A federal jury deliberated about 41/2 days before announcing the deadlock Thursday. Jurors voted 9-3 in favor of the death penalty for Wayne Bridgewater and 11-1 against the death penalty for Henry Michael Houston, authorities said.
The men will be sentenced to life Oct. 16, said Thom Mrozek, a spokesman for the U.S. attorney's office.
The case was part of a larger indictment that federal prosecutors hope will eventually dismantle the Aryan Brotherhood, a violent white supremacist organization accused of running powerful gambling operations and drug rings from inside some of the nation's most dangerous prisons.

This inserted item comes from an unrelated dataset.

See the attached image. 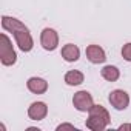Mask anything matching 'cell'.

At least a half-dozen other trials are pending in Southern California, where federal prosecutors are handling Aryan Brotherhood cases from across the country, assistant U.S. Attorney Terri Flynn said Friday.

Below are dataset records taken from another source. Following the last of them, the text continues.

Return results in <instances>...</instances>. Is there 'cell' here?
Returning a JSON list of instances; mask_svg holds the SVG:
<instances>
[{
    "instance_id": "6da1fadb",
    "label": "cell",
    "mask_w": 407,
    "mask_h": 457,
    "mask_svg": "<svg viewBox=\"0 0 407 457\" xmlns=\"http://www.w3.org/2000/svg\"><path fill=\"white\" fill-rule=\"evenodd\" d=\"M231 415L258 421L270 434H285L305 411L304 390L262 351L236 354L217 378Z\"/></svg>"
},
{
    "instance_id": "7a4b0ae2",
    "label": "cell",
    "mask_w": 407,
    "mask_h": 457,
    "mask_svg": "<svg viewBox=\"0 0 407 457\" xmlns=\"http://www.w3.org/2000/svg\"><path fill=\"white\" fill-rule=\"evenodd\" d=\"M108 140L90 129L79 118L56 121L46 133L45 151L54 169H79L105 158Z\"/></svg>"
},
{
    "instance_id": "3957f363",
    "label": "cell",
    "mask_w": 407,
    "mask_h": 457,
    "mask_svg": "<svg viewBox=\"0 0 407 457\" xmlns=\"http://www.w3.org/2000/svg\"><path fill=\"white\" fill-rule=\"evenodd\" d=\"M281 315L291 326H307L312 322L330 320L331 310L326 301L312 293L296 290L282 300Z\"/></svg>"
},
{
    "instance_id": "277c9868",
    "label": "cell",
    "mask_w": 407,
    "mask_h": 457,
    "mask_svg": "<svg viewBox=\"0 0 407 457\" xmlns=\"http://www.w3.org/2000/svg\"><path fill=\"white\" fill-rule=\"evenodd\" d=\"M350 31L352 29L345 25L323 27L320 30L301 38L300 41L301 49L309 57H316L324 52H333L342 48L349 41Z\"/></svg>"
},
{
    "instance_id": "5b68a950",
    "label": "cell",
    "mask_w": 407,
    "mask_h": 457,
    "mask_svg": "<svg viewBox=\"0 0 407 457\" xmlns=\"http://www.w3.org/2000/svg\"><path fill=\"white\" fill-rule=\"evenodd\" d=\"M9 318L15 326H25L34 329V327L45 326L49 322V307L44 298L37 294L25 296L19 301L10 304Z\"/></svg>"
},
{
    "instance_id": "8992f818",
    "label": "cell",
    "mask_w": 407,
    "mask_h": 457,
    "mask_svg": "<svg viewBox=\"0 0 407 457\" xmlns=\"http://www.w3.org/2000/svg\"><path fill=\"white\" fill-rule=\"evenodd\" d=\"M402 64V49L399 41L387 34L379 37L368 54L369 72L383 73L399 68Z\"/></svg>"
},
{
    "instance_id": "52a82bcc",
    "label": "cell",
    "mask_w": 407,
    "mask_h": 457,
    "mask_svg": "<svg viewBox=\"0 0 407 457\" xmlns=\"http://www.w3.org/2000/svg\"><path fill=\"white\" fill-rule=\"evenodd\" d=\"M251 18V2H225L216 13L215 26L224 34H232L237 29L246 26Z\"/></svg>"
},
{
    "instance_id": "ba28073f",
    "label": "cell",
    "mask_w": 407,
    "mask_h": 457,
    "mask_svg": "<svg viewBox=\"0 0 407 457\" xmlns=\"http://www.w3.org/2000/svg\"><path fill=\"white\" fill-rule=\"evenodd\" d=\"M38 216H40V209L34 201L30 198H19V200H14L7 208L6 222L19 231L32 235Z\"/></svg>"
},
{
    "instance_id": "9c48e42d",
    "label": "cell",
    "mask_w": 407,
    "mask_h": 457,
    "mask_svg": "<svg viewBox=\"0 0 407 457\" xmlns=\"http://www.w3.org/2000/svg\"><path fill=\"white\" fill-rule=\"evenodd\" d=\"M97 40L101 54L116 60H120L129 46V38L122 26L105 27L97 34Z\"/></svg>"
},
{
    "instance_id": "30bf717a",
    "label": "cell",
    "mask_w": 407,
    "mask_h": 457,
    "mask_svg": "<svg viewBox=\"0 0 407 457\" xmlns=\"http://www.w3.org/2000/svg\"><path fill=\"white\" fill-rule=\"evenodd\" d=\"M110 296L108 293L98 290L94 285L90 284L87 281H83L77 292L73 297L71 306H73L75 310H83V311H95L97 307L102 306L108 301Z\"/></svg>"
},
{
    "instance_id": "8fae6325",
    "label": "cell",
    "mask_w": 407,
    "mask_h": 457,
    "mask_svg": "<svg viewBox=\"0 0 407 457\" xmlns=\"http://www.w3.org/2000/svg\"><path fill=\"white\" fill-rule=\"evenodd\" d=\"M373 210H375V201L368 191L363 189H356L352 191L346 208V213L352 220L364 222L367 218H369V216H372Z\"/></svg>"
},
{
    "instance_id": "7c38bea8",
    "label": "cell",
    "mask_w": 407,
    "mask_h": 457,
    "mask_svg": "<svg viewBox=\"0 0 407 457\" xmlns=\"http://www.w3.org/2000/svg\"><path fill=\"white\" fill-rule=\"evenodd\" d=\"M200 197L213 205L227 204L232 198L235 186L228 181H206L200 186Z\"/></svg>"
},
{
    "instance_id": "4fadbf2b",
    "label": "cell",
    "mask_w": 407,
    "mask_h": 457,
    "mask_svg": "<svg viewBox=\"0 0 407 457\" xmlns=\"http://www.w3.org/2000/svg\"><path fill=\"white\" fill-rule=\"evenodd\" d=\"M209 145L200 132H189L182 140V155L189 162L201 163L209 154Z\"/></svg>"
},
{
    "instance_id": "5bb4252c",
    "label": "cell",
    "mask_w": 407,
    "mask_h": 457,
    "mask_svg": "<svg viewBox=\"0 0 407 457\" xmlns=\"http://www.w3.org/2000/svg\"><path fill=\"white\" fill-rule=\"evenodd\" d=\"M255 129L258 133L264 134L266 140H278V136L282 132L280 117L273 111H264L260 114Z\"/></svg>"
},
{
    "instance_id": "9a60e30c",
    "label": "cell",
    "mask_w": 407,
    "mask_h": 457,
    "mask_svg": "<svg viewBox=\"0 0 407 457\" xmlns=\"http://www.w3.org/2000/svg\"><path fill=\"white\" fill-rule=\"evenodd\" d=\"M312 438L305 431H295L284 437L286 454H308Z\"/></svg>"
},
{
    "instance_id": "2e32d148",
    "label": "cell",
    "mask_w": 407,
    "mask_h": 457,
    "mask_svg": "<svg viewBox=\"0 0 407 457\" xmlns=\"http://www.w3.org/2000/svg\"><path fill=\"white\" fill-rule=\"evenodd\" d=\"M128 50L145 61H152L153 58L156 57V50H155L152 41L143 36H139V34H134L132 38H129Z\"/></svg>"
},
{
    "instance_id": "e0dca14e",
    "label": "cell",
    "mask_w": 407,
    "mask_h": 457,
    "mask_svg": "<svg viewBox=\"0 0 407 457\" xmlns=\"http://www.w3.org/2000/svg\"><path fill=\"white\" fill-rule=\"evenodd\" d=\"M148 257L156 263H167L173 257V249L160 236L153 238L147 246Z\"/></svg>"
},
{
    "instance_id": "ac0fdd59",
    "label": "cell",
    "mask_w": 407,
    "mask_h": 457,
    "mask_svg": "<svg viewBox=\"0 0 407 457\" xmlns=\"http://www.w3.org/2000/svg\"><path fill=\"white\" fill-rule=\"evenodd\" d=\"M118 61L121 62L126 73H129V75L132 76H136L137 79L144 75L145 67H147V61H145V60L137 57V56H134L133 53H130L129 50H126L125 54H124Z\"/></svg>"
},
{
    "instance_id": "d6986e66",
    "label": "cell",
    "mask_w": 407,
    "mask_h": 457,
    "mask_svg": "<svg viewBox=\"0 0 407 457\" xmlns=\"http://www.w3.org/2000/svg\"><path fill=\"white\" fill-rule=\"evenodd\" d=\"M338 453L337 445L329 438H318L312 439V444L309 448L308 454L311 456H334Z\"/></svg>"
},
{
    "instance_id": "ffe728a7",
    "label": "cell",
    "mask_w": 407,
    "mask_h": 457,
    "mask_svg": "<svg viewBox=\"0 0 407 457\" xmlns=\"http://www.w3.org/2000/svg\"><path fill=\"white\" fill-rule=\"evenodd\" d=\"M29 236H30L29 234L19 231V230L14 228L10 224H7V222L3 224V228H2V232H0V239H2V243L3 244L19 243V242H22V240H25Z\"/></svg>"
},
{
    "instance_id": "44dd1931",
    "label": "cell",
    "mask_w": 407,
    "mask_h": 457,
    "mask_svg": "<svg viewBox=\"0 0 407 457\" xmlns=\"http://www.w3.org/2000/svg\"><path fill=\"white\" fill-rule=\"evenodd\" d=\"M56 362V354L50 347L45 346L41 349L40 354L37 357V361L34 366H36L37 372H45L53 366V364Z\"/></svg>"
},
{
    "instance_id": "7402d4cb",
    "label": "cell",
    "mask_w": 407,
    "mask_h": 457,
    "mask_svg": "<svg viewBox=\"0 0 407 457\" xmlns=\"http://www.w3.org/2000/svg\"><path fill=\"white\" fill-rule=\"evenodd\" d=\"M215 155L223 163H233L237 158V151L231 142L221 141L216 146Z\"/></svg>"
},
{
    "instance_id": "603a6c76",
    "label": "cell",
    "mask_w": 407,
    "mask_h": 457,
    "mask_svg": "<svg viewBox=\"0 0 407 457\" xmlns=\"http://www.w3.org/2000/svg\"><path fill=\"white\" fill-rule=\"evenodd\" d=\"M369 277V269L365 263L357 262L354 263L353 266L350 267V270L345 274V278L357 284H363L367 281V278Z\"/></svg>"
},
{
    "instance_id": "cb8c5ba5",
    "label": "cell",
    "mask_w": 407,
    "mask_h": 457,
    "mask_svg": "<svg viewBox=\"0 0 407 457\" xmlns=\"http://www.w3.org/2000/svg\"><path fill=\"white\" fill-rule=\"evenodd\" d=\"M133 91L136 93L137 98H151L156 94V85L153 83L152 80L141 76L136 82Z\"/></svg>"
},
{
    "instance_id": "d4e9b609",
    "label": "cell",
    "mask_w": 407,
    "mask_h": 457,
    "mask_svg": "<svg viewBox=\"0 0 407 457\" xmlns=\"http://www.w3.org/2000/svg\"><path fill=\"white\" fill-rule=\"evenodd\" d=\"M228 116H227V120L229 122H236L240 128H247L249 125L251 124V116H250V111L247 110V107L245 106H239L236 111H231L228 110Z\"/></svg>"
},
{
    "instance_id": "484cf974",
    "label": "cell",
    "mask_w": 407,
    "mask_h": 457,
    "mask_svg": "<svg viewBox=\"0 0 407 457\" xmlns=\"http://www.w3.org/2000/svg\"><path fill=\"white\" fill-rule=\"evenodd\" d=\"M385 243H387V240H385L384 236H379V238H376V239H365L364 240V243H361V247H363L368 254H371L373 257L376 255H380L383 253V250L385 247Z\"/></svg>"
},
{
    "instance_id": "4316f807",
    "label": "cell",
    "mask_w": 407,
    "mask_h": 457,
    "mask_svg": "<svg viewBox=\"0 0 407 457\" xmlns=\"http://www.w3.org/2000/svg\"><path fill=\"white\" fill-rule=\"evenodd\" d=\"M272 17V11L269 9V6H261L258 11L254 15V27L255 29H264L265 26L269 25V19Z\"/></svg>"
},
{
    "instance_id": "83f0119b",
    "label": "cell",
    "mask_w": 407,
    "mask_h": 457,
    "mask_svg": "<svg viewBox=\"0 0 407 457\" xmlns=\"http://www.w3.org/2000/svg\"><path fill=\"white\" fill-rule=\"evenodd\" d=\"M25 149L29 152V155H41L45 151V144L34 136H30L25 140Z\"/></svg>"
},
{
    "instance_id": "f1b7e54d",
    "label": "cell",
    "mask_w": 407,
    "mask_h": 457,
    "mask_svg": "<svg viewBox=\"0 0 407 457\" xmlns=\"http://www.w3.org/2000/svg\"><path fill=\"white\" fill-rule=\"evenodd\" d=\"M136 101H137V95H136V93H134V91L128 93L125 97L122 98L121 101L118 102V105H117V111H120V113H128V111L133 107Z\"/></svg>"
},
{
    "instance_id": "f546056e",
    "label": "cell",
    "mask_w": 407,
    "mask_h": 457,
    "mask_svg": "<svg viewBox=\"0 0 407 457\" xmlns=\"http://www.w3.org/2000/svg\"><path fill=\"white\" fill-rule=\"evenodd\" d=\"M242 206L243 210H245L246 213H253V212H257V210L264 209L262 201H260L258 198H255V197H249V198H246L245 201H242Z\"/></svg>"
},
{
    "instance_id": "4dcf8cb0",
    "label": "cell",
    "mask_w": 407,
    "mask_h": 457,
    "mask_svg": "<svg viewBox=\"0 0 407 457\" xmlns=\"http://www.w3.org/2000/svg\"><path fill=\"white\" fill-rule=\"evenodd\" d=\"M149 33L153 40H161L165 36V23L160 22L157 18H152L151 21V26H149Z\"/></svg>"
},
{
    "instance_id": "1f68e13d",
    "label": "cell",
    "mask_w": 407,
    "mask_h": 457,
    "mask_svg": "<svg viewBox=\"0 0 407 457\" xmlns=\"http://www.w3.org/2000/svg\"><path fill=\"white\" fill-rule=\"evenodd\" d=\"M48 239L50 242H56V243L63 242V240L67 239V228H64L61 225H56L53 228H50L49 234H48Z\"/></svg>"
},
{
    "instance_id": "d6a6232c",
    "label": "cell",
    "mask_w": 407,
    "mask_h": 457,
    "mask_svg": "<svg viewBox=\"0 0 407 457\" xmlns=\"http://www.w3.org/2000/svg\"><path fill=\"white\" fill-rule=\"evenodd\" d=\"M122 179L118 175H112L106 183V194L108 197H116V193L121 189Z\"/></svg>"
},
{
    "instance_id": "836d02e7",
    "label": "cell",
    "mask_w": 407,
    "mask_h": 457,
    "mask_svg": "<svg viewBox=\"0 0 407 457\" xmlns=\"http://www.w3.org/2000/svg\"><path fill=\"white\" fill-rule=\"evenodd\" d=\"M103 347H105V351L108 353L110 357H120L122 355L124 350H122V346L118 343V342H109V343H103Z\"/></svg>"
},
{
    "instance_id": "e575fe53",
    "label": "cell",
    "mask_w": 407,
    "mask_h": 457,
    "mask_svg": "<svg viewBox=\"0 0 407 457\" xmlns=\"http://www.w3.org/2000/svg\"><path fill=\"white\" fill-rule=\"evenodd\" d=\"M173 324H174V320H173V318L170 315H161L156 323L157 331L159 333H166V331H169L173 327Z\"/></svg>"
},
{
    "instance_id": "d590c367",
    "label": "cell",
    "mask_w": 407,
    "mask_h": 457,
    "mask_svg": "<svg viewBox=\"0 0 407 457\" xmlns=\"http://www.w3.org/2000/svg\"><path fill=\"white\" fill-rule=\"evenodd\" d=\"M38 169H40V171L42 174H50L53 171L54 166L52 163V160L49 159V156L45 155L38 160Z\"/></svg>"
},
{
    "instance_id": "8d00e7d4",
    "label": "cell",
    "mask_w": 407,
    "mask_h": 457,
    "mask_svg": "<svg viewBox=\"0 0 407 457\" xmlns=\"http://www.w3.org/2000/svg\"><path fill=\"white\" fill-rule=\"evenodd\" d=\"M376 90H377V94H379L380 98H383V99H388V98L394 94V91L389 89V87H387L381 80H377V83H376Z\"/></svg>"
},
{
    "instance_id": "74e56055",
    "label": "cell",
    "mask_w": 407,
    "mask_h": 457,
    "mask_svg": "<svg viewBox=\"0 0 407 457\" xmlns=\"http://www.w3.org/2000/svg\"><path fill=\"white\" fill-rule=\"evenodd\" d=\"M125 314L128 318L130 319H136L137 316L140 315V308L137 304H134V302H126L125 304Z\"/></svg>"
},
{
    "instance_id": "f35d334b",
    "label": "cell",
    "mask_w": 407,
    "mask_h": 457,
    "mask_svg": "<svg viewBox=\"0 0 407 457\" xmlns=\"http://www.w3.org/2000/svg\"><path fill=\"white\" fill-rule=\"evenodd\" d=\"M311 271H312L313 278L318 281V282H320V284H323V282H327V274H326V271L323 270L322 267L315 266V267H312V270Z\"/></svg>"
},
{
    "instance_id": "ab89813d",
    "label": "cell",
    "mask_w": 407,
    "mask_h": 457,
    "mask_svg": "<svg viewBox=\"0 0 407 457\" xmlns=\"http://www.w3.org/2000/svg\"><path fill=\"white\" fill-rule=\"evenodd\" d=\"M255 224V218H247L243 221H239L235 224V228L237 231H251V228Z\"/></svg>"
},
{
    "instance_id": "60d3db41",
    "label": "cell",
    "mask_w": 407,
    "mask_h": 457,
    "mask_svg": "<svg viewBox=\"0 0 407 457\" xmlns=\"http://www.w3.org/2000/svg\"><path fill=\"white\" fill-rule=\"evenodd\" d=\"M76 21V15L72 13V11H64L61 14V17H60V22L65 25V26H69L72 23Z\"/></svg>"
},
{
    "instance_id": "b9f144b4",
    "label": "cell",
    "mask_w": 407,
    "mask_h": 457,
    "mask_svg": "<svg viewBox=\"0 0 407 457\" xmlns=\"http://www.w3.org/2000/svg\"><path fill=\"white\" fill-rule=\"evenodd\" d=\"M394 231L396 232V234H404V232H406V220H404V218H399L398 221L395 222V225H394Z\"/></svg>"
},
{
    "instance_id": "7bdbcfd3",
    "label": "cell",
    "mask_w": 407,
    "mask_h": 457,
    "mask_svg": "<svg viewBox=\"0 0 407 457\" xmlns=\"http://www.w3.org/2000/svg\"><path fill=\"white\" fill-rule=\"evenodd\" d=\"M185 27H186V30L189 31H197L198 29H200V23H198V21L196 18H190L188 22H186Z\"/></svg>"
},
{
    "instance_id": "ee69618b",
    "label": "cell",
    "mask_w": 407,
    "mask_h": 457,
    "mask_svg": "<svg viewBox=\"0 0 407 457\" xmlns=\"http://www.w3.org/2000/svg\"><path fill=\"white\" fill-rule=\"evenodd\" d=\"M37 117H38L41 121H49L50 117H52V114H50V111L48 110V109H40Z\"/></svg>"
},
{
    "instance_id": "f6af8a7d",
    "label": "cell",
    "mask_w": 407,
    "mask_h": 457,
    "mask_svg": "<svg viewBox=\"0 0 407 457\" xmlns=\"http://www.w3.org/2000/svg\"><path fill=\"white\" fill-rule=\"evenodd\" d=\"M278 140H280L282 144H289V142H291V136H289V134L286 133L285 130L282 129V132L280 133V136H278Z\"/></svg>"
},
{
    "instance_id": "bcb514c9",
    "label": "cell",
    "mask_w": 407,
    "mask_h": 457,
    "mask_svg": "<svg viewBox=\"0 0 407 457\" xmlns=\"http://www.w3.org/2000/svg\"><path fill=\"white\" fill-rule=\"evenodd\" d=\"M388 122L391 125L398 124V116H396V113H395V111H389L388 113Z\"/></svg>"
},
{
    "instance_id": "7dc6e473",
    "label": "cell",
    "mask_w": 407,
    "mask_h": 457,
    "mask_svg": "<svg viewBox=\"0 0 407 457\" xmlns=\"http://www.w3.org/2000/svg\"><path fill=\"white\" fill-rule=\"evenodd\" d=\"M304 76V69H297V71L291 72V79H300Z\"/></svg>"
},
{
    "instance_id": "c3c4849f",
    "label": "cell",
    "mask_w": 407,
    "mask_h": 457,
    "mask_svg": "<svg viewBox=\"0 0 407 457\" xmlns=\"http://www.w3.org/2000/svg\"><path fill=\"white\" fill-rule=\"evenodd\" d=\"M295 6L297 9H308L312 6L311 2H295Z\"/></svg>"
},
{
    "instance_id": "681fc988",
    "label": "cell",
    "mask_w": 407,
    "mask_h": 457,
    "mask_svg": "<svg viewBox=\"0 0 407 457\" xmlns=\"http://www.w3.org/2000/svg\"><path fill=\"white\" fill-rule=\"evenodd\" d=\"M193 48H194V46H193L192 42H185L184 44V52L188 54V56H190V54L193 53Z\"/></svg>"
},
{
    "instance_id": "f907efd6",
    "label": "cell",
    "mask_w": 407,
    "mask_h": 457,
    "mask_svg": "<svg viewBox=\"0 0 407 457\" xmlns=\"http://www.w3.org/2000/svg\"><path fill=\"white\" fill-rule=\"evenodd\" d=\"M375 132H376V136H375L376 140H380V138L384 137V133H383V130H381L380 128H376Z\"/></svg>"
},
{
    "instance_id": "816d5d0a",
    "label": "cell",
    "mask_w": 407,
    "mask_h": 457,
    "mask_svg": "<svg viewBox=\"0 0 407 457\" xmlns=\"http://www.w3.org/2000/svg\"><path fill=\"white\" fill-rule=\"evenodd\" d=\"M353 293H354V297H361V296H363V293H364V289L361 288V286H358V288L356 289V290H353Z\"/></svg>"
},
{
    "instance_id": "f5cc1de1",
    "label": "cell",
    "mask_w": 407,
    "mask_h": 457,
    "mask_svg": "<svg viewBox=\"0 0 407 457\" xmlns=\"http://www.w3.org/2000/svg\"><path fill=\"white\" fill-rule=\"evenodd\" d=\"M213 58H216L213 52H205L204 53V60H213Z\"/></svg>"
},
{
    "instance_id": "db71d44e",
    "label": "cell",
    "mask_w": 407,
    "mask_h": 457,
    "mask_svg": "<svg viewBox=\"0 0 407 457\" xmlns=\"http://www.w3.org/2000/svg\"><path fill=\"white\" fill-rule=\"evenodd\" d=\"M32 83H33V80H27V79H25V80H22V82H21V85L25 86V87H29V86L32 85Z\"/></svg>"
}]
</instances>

Bridgewater, 55, of Washington state, and Houston, 45, of California, were convicted of involvement in the Aug. 29, 1997, murders of two inmates at a federal prison in Lewisburg, Pa.
Bridgewater was serving time there for a series of Washington state bank robberies and for assault for stabbing a black inmate 25 times at another federal prison in 1981, Flynn said. The man survived.
Houston, who originally was sent to prison for drug crimes, was in the Lewisburg prison after he was convicted of a marijuana trafficking scheme in the federal prison in Lompoc, Flynn said.
Prosecutors said that while at the Pennsylvania prison, Bridgewater and Houston helped kill black inmates Frank Joyner and Abdul Salaam. They were killed after Bridgewater and another gang member, Al Benton, got an invisible-ink message that said "War with D.C. Blacks" -- a reference to a black prison gang.
Defense attorney Steven White said prosecutors misinterpreted that message, which was a warning about a gang war brewing in other federal prisons and not an order to kill.
White also argued at trial that Houston never stabbed anyone and that Bridgewater acted in self-defense when he stabbed one black inmate and helped kill another.